おからが大好きすぎる「花山大吉」が酒屋の亭主と言い合う場面、また品川隆二演じるどもり口調の「焼津の半次」との掛け合いも面白くいつも大笑いでした。このシーンは何度観ても飽きません。このバカタレが~は最高でした。
映画ポスターで観る近衛十四郎と長男で新人の松方弘樹、当時の人気映画、新吾十番勝負の大川橋蔵や若き日の里見浩太郎・幼い頃からファンだった大友柳太郎、それに加え東映3人娘の大川恵子・桜町弘子・丘さとみは可憐でした。
また当時のポスターには「総天然色」と載っており、その時代を懐かしく想いださせてくれました。
投稿: 芳勝 | 2018年7月20日 (金) 00時47分
鶴田浩二はWikipediaなどによれば、生い立ち、若い頃の映画撮影所での傍若無人な振る舞い、雑誌人気投票1位、裏社会との交友・・・毀誉褒貶相半ばだったようですが、「傷だらけの人生」は歌も映画も鶴田浩二の代表作でした。

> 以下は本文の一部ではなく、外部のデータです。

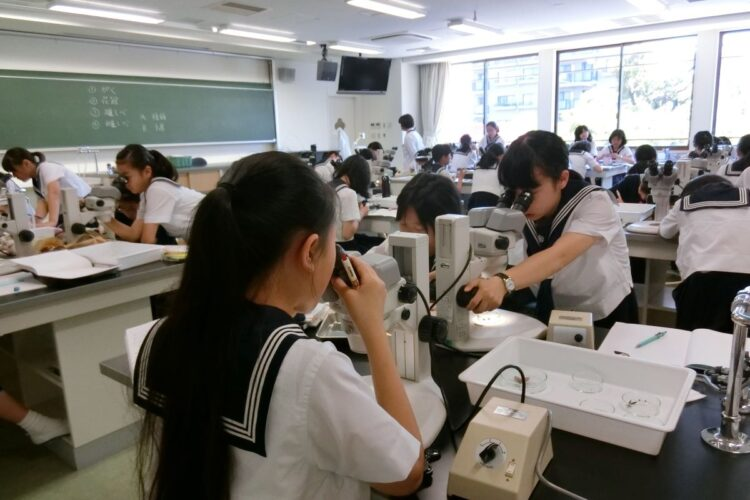 理科の実験室が4室もある学習院女子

本曲から話が外れて申し訳ありませんが、芳勝様のコメントの通り、「素浪人月影兵庫/花山大吉」と「焼津の半次」の掛け合い、好物おから、このバカタレが・・・ヘタな喜劇ドラマよりも味があったものです。
投稿: 焼酎 | 2018年7月20日 (金) 07時00分
この歌の語り手(主人公)のような時代遅れの侠客を、残侠というそうです。美空ひばりの歌で『残侠子守唄』というのがあります。
『傷だらけの人生』の決めセリフは
「なんだかんだとお説教じみたことを申して参りましたが、そういう私も日陰育ちのひねくれ者、お天道(てんと)様に背中を向けて歩く……馬鹿な人間でございます」ですが、
美空ひばりの『残侠子守唄』(たかたかし作詞 弦哲也作曲)にもきわめて似たセリフがあります。
「どこもかしこも、すっかり狂ってしまったようでございます。と、申しましても、夜毎 酒に溺れる私も、決してまともじゃございません」
と自分を「ひねくれ者」「馬鹿」「まともじゃございません」と卑下するセリフが似すぎています。
なぜでしょうね?数日、考えました。
自分のことをバカ、半端者という言葉を入れておかないと、歌を聞いた人から「えらそうに説教めいたことを言っちゃって」「あんた、何様?」という反撃を喰うことが予想されます。「いいえ、私はけちな野郎にすぎませんよ」と滑稽味をおびた予防線をはっておくのは賢明です。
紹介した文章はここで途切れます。